Please try something like this:

df.describe(include='all').loc['mean']

Solution 2

You were close. You don't need any include tag. Just rewrite your second approach correctly: df.describe()['mean']

For example:

import pandas as pd

s = pd.Series([1, 2, 3, 4, 5])
s.describe()['mean']
# 3.0

If you want both mean and std, just write df.describe()[['mean', 'std']]. For example,

s.describe()[['mean', 'std']]
# mean    3.000000
# std     1.581139
# dtype: float64

Solution 3

If you further want to extract specific column data then try:

df.describe()['FeatureName']['mean']

Replace mean with any other statistic you want to extract

Share:
10,438
Vaslo
Author by

Vaslo

A finance guy trying to learn coding

Updated on June 24, 2022

Comments

  • Vaslo
    Vaslo almost 2 years

    I am trying to do a naive Bayes and after loading some data into a dataframe in Pandas, the describe function captures the data I want. I'd like to capture the mean and std from each column of the table but am unsure on how to do that. I've tried things like:

    df.describe([mean])
    df.describe(['mean'])
    df.describe().mean
    

    None are working. I was able to do something similar in R with summary but don't know how to do in Python. Can someone lend some advice?

  • Vaslo
    Vaslo over 5 years
    Works like a charm. Looks like I can capture it as a variable as well.
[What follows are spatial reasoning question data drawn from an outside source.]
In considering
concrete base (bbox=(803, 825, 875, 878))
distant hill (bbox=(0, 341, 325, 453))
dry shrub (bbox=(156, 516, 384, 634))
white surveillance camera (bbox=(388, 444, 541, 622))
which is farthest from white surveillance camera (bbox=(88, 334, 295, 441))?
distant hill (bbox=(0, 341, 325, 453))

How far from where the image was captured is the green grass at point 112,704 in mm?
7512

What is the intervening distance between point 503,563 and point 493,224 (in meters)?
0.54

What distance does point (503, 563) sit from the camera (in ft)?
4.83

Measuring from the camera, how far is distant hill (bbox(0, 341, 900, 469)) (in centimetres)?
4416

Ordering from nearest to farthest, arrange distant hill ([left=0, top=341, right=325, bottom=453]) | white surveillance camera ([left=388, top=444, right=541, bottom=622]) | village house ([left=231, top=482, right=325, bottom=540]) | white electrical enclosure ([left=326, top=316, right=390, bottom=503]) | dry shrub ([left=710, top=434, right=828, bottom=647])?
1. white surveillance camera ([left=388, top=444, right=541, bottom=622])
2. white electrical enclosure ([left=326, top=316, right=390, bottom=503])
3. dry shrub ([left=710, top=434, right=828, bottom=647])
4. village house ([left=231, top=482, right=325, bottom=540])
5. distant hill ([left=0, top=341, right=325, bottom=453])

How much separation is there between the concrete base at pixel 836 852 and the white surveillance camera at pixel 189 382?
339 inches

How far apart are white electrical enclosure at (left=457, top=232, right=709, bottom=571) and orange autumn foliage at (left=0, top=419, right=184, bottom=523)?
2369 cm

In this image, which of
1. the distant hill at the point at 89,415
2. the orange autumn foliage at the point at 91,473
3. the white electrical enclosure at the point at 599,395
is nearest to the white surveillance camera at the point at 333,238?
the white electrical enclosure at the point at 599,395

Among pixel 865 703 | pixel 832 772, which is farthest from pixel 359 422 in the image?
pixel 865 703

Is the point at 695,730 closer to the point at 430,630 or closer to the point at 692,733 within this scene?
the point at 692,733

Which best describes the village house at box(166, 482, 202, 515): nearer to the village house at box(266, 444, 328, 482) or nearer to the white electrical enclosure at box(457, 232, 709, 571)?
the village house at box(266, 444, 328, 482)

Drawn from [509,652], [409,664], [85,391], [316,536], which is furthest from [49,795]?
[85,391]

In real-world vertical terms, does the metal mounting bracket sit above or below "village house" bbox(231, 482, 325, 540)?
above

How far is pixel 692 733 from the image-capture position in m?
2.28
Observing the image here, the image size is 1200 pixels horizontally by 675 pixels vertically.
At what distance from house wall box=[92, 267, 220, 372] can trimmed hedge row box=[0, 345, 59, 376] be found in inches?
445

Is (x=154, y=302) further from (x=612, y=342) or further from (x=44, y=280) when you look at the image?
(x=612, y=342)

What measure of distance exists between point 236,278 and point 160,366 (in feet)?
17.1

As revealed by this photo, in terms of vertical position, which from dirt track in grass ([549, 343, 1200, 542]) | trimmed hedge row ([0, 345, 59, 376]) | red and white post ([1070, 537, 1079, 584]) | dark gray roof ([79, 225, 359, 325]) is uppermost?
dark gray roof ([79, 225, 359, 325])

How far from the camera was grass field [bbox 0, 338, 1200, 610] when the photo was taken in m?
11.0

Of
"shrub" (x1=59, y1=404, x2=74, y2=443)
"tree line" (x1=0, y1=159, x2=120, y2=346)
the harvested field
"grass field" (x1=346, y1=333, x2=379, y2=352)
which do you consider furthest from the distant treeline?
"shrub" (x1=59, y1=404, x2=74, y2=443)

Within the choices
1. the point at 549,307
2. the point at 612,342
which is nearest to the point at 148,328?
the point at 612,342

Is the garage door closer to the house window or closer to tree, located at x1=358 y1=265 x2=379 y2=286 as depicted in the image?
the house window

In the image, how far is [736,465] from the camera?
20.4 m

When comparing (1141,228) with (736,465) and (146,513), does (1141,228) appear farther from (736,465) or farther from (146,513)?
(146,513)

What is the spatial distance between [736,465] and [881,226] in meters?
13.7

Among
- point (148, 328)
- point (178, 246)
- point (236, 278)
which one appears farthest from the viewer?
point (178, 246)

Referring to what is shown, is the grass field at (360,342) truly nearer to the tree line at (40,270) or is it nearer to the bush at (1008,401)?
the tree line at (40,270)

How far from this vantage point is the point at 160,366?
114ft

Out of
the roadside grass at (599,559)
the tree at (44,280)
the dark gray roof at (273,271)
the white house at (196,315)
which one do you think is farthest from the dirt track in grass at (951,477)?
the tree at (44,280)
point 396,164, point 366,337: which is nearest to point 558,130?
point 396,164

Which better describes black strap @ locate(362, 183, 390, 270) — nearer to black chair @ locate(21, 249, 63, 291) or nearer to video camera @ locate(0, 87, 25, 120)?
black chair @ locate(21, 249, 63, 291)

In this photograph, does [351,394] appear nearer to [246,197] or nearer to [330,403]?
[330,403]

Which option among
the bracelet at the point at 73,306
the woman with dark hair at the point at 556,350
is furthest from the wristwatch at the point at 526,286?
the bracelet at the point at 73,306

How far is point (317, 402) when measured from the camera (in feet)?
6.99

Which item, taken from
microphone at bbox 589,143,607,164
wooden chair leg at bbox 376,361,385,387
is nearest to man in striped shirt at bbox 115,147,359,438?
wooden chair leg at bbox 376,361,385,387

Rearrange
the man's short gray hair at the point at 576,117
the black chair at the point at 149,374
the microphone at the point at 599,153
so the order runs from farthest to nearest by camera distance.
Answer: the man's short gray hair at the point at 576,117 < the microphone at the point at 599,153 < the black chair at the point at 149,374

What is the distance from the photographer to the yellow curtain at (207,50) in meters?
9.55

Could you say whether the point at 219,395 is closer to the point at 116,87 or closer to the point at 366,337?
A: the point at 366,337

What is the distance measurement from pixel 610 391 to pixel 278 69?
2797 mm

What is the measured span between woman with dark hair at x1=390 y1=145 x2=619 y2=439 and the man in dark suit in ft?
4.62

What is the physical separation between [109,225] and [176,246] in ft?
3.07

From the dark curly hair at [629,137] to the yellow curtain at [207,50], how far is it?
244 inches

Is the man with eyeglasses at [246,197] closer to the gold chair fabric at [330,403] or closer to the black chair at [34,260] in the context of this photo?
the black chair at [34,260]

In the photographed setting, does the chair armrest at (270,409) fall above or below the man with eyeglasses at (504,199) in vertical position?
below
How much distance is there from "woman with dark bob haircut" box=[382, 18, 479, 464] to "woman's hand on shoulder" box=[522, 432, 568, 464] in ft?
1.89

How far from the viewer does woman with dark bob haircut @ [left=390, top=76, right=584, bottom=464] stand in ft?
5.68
What if you want two items like mean and std?
  • Vaslo
    Vaslo over 5 years
    I'm getting an error that says: KeyError: "['mean' 'std'] not in index". Any idea why that would occur?
  • Sheldore
    Sheldore over 5 years
    @Vaslo: You missed a comma between 'mean' and 'std'. Try again with a comma
  • Sheldore
    Sheldore over 5 years
    If still the problem persists, please include some dataframe in your question
  • Vaslo
    Vaslo over 5 years
    I think the issue is that I am trying to use on a 2D frame. When I use your example it works fine but when I try to do it exactly cut and paste as you explain it is giving me an error.
  • Sheldore
    Sheldore over 5 years
    @Vaslo: Can you try df_1 = pd.Series(df.values.ravel()) and then try df_1.describe()[['mean', 'std']]?
  • Vaslo
    Vaslo over 5 years
    When i use the example you posted it works and gives me a single mean and single std. Mine should have a column of means and stds (one for each column)
  • milos.ai
    milos.ai over 5 years
    df.describe(include='all').loc[['mean','std']]
  • Sheldore
    Sheldore over 5 years
    Try what I wrote in my comment before uploading the dataframe and see if it works
  • Vaslo
    Vaslo over 5 years
    I tried the df_1 = pd.Series(df.values.ravel()) and it works, but returns just a single std and mean, so maybe that is my issue? I have a 767x9 dataframe that I am trying to extract 9 means from.
  • Sheldore
    Sheldore over 5 years
    Ok, so it's more complicated then I thought. You can then accept the other solution above if it works for you
  • Vaslo
    Vaslo over 5 years
    Many thanks - the solution below by @milos.ai gives me a subset of the describe dataframe. For future reference, how do I upload a frame, or do I just type it into the space?
  • Sheldore
    Sheldore over 5 years
    You can copy paste the frame after printing it using df.head() for example. People can then simply copy your dataframe and then use pd.read_clipboard() to create a dataframe out of it. To get more idea, just click on the pandas or dataframe tag below your question and then see how other question have done it.
  • Sundeep
    Sundeep over 4 years
    I had to use python 2.7 to use some other libraries at work and I had to use include='all' to get it working.